Sunday, October 3, 2010

Elections in Africa

I was fortunate to be smack in the middle of election season during the past week.  The primary Presidential candidates were Ugochukwu Njoku (pronounced "Kingsley") and Amadou Abdou Kader (pronounced "Amadou Abdou Kader"), plus a lesser known candidate. 

Normally, I gravitate toward the lesser known candidate.  Heck, I think I can even name the last 3 Libertarian presidential candidates (Bob Barr, Michael Bednarik and Harry Browne) and the last 3 Green presidential candidates (Ralph Nader, Ralph Nader and Ralph Nader).  As a casual observer, I found it much more interesting to follow the two major candidates who appeared to clearly define their differences.

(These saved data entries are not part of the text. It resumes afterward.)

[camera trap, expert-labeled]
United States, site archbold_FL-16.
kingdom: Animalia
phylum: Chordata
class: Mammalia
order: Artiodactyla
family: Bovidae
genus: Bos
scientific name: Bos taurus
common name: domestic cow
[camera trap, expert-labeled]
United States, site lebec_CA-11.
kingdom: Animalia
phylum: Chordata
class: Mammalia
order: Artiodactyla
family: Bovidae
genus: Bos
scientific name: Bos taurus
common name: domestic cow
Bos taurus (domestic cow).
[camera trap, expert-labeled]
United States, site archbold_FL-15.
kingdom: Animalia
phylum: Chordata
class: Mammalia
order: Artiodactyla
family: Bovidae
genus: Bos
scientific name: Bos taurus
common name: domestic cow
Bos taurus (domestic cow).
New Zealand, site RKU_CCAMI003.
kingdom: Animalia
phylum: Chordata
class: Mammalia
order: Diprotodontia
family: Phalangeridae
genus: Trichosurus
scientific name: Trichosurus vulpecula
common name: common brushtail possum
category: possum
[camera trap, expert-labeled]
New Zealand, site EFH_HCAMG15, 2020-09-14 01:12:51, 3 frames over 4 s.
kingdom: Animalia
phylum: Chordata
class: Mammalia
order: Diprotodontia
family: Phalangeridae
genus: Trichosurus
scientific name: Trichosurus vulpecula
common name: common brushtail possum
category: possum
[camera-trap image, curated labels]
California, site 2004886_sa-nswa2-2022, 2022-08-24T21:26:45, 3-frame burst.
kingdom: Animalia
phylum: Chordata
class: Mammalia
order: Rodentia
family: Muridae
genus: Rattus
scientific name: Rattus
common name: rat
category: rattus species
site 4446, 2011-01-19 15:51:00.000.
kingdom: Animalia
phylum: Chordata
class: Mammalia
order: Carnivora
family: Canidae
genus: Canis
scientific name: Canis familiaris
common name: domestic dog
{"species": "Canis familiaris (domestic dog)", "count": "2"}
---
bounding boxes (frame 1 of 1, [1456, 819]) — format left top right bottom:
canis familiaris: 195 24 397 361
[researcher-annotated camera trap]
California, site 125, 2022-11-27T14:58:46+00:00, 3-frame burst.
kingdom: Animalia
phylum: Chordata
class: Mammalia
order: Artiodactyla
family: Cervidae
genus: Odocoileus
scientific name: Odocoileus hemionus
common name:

One of Kader's campaign posters featured a picture of him in dressed in fine, traditional African garb overlooking a tranquil garden.  It was a pensive moment meant to show his deep connection with nature.  Another poster showed him dressed almost entirely in white standing next to a monument marking the founding of an educational institute.  While his body faced the camera, his face was turned down toward the monument to show great respect for the institute.  Kader is a slight man with handsome features, and comes from a family with obvious wealth.

Kingsley's campaign poster showed a picture of him surrounded by four loosely dressed women.  He wore a black t-shirt and had a big toothy smile.  Kingsley's campaign slogan was: "Vote Kingsley!  Get Action!" and - judging by his entourage - Kingsley appears to be getting way more action than Kader.  Physically, Kingsley is also a much larger man than Kader, so he dominated his campaign poster whereas Kader appeared to blend in with his surroundings. 

The day of the elections was absolutely what you would expect from an African election and I was able to witness first hand one of the polling stations.  There was a sheet of paper containing a list of all candidates for the Senate.  Voters were asked to check off names from that list, fold the paper and place it into a can in a protected voting booth.  Fair enough. 

But, the election for president was organized in MUCH more different manner.  Voters were asked to take a slip of paper with their choice for president pre-printed on the ballot and place it into the voting can.  So, the election workers obviously knew which candidate you favored based on which slip of paper you chose.  Voters could take slips from all three candidates into the booth to help keep their vote secret, but you can tell that a voter might easily be accosted after leaving the polling station because they would still have two slips in their pocket (unless they ate the unused ballots).

Election wardens checked off the names of registered voters as they took their ballots.  No one checked ID's.  Even I was offered a ballot, but I politely declined and said I was just an election monitor from America.  Things appeared to be going smoothly until the wardens suddenly cut off the voting with at least 30 minutes left.  The largest person in line - a thuggish looking man with Rastafarian dreadlocks who was an obvious Kingsley supporter - became very vocal with his displeasure and nearly started a physical confrontation with someone at the polling station.

The votes were counted and - by a narrow margin - Kader won the election.  The Kingsley supporters were not pleased.  Led by the Rasta-Thug, they did not demand a recount - they demanded a re-vote! - and took their case directly to the Office of the Secretary.  Miraculously, the Secretary agreed with Kingsley and ordered a re-vote!  The Secretary noted there appeared to be more votes tallied than the maximum number of registered voters, and declared the first election void.

On the second round of voting, Kingsley won handily.  So, there you have it - everything you would expect in an African election!  There was electioneering, shady voting practices, ballot stuffing, voter intimidation and - when the results came in unfavorabley to the more vocal party - an overturned election!

And this was just for the right to leade the Suffolk University Dakar Campus Student Government Association... a campus of 85 students.


  1. Hmmmm, there's something strangely familiar here. I think it reminds me of 2004... but of course I do live in Florida and I am a Democrat, so my recollection may be biased. In any case, a great read. Keep 'em coming.

  2. Hah! Love the topper at the end.